Dans la rue, chacun des chefs de partis était suivi à une distance respectueuse par un groupe de cinq ou six grands gaillards en fustanelle, le sabre au côté et les pistolets à la ceinture, qu’il était curieux de voir passer à la promenade au milieu des habits francs, de plus en plus nombreux dans Athènes ; mais c’était surtout dans la cour de l’assemblée nationale qu’il fallait les voir, un peintre y eût trouvé d’admirables modèles.
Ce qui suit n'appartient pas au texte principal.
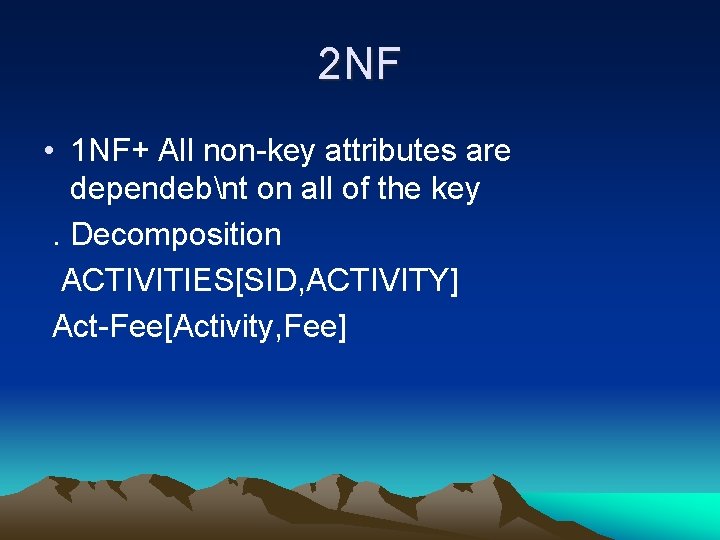 2NF

• 1NF+ All non-key attributes are dependeb\nt on all of the key

. Decomposition

ACTIVITIES[SID,ACTIVITY]

Act-Fee[Activity,Fee]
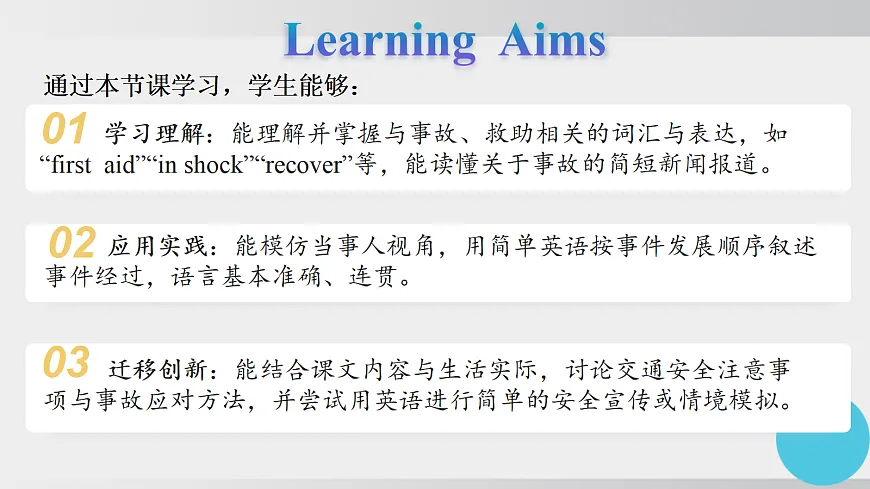 Learning Aims

通过本节课学习，学生能够：

01 学习理解：能理解并掌握与事故、救助相关的词汇与表达，如“first aid”“in shock”“recover”等，能读懂关于事故的简短新闻报道。

02 应用实践：能模仿当事人视角，用简单英语按事件发展顺序叙述事件经过，语言基本准确、连贯。

03 迁移创新：能结合课文内容与生活实际，讨论交通安全注意事项与事故应对方法，并尝试用英语进行简单的安全宣传或情境模拟。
Là, tandis que les pères conscrits s’attaquaient les uns les autres à coups de discours et se disputaient avec acharnement les ministères, on voyait une centaine de pallikares armés qui les attendaient pour les accompagner à la sortie ; quelques-uns dormaient au soleil, étendus sur leurs capotes en poil de chèvre ; d’autres demeuraient dans un silence impassible, sans cesser de rouler entre leurs doigts et de fumer ces cigarettes d’énorme calibre dont l’usage est particulier aux Hellènes ; quelques autres enfin, mêlés aux habitués des tribunes publiques, péroraient sur la politique et débattaient les questions soulevées dans l’intérieur de la salle. C’était tout à fait une assemblée au petit pied, comme celle que les laquais des membres du parlement tenaient sous George Ier à la porte du palais de Westminster[1].
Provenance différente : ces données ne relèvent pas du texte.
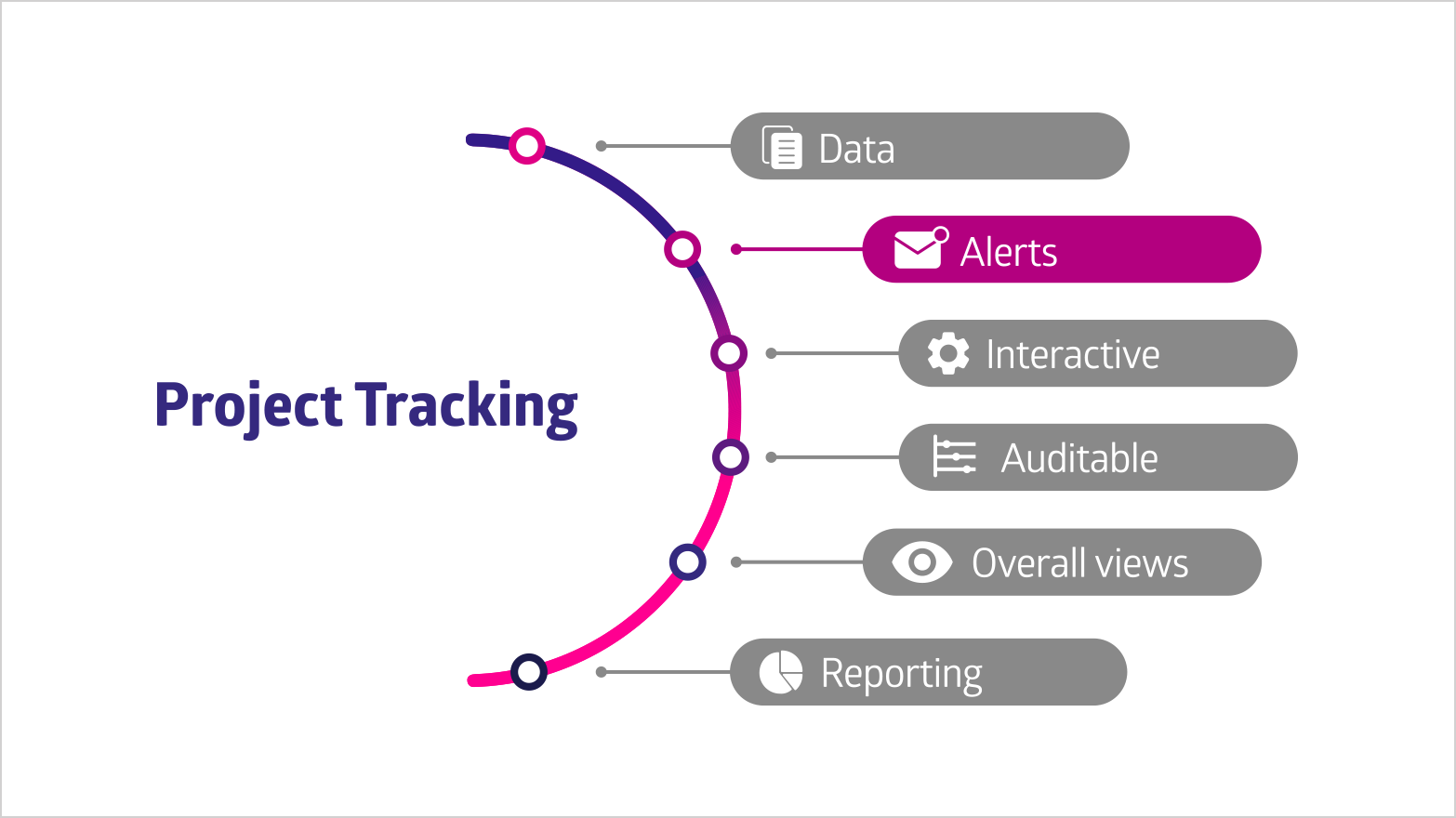 Project Tracking

Data

Alerts

Interactive

Auditable

Overall views

Reporting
Maintenir la tranquillité au milieu d’élémens de ce genre, empêcher des collisions sanglantes d’éclater à chaque instant entre ces hommes armés au service de partis ennemis, n’était pas une petite tâche. La garde nationale devait y suffire seule : aussi son service était-il infiniment actif et pénible ; mais elle ne faiblissait pas sous le fardeau, et son zèle ne se lassait pas. Sans compter les prises

  1. Voyez sur la Société anglaise au dix-huitième siècle l’étude de M. de Witt dans la Revue du 1er janvier 1864.